And just anecdotally this makes sense. Who among us hasn't been stressed after a longer than average drive back from work due to a car accident or road construction?

City building

And when you scale up the idea of location efficiency to the neighbourhood level that's when cities get involved. Cities like Edmonton are losing money on the new neighbourhoods that they are building on the edge of town. The cost to maintain roads as well as services like transit, fire and police, parks and playgrounds and libraries is well over what these neighbourhoods bring in via property taxes.

Cities are realizing this and moving to address it. Scott McKeen is a city councillor in Edmonton and he's seen how these new suburban neighbourhoods can become more location efficient.

"If we're going to build this new neighbourhood, and it's way out there, let's design it so the people that move there can walk to a grocery store, can walk to a transit stop, can walk to a theatre, and they don't have to leave their community, necessarily, to have those urban experiences," says McKeen.

McKeen himself started in the suburbs, "But what we did do when they were still teenagers, was move downtown and live in a loft, just as a kind of an experiment. It lasted two years. I loved it. The kids loved it. They all live in the core now, and they all take transit, and they ride bikes, or they take cabs or they take Uber."

The evidence supports McKeen's experience. Research shows that kids are getting fewer driver's licenses and not buying as many cars.

For McKeen, a councillor for a centrally located ward, it's about lifestyle: "So, we're talking about a location efficiency, but there's so much more to this lifestyle than I think we have to talk to people about. You're going to save money, you're going to be easier on the planet, and you might make more friends than you've ever had before in your life."

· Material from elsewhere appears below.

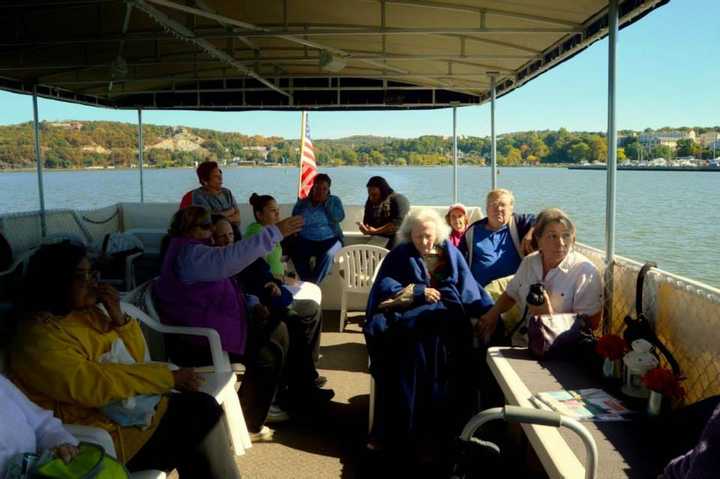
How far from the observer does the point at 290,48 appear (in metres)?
5.35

"It's not urban or suburban, it's location efficiency. And I actually really like that term," says McKeen. "Part of it is, living close to where you work, so you don't have to do a long commute, and having a neighbourhood designed so you don't have to have two cars, because dad's taking the kids to soccer and mom wants to go to her Pilates class. Well, hopefully she could walk to her Pilates class."

After a 50-year run of car-centric urban design there are signs that the pendulum has started to swing the other way. Younger people are driving less, suburbs are getting denser and even big lending institutions like Fannie Mae are realizing that mortgages to people in location-efficient neighbourhoods are less likely to default.